Tallahassee — A welter of serious water pollution offenses by the City of Daytona Beach sewage treatment operation requires immediate federal intervention, according to an enforcement complaint filed today by Public Employees for Environmental Responsibility (PEER) asking the U.S. Environmental Protection Agency (EPA) to step in.  The complaint targets a pattern of excess sewage dumped into an already impaired Halifax River, a popular snorkeling and boating venue within the Atlantic Intercoastal Waterway.

The Daytona/Bethune Point Wastewater Facility has a permit authorizing it to discharge 20 million gallons of treated sewage per day into the Halifax but routinely exceeds those permit limits.  Starting with a major spill following a fire and explosion which killed two workers in 2006, the PEER complaint traces a five-year litany of almost continual violations but only minimal state enforcement action:

  • At the time of a 2009 consent order with the Florida Department of Environmental Protection (DEP), the plant racked up another 25 violations even as it promised to comply with its permit;
  • Since that consent order, state records show another 35 violations, including raw sewage overflows, excessive levels of fecal coliform and failures to disinfect discharges; and
  • The facility has been on the EPA “Significant Noncompliance” list since July 2008.

“Daytona Beach is a poster child for what is wrong with Florida’s water quality,” stated Florida PEER Director Jerry Phillips, a former DEP enforcement attorney who filed the complaint.  “This city has a rap sheet that would make Al Capone blush.”

Florida and EPA are currently wrestling over nutrient limits for Florida waters – principally, nitrogen and phosphorus, the main culprits in sewage water.   Nutrient levels continue to rise ominously in Florida waters due to an unabated flow of both legal and illegal discharges.
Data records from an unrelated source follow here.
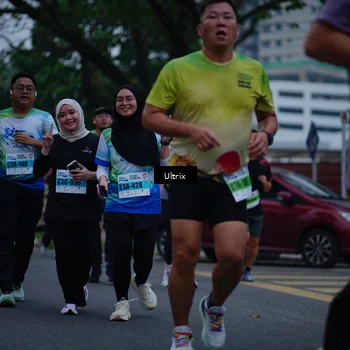 Runner Photo 7254757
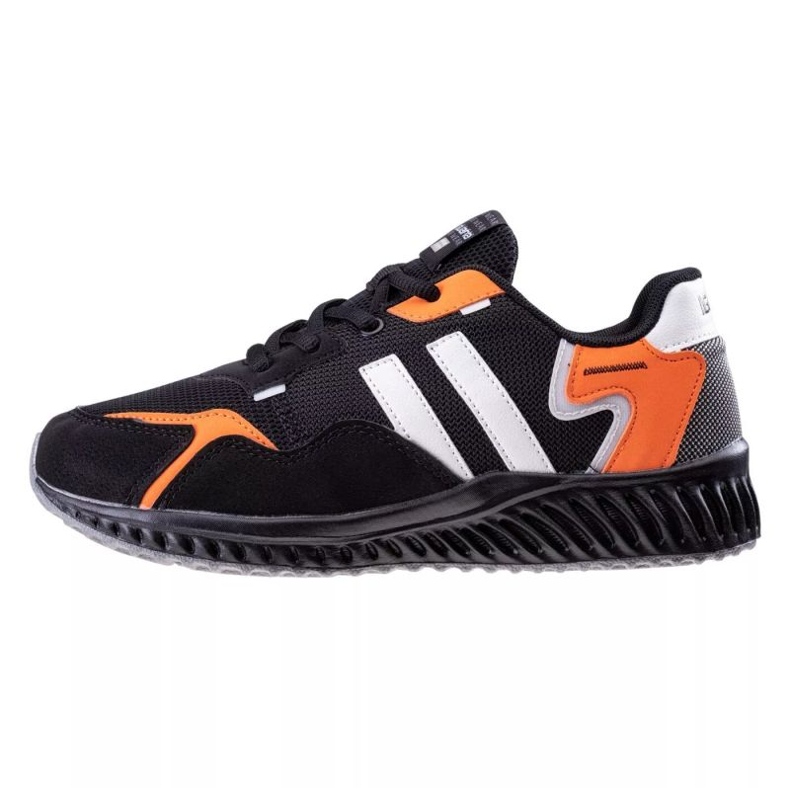 Scarpe Iguana Maldwin Teen Jr 92800489980 nero 1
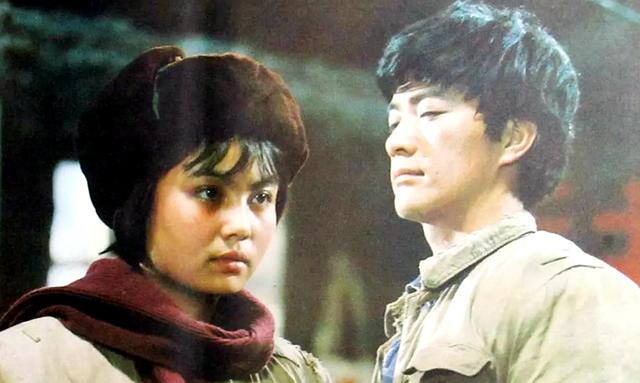 感动无数人的电影《我们的田野》，周里京主演，有演员曾皈依佛门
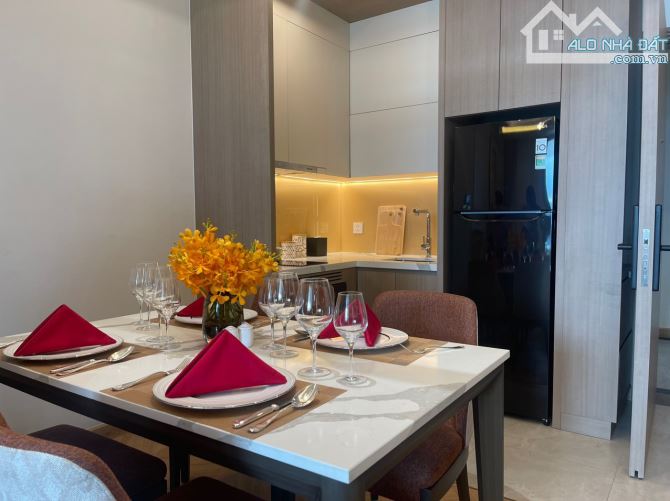 Cần bán gấp căn hộ cao cấp SUN SYMPHONY RESIDENCE - 8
The Daytona facility routinely violates its permit’s nutrient restrictions (particularly for nitrogen) for which it just as routinely pays fines limited to $250 per violation by the terms of its consent order with DEP.

“According to EPA, one-quarter of Florida water dischargers are in significant violation of their permits but those figures understate actual conditions,” added Phillips, noting that official recordkeeping is so incomplete that the true picture is undoubtedly much worse.  “Who sets nutrient criteria at what level does not matter if there is no enforcement.”

Citing imminent public health and environmental damage, the PEER complaint demands that the EPA Regional Administrator in Atlanta invoke federal concurrent authority to enforce the Clean Water Act and take jurisdiction over permit enforcement away from DEP.  If the EPA Region does not act, PEER can put the complaint before the EPA Assistant Administrator for Enforcement in Washington.  In the past few months, PEER has lodged similar complaints with EPA against the Clay County and the City of Boca Raton sewage treatment plants.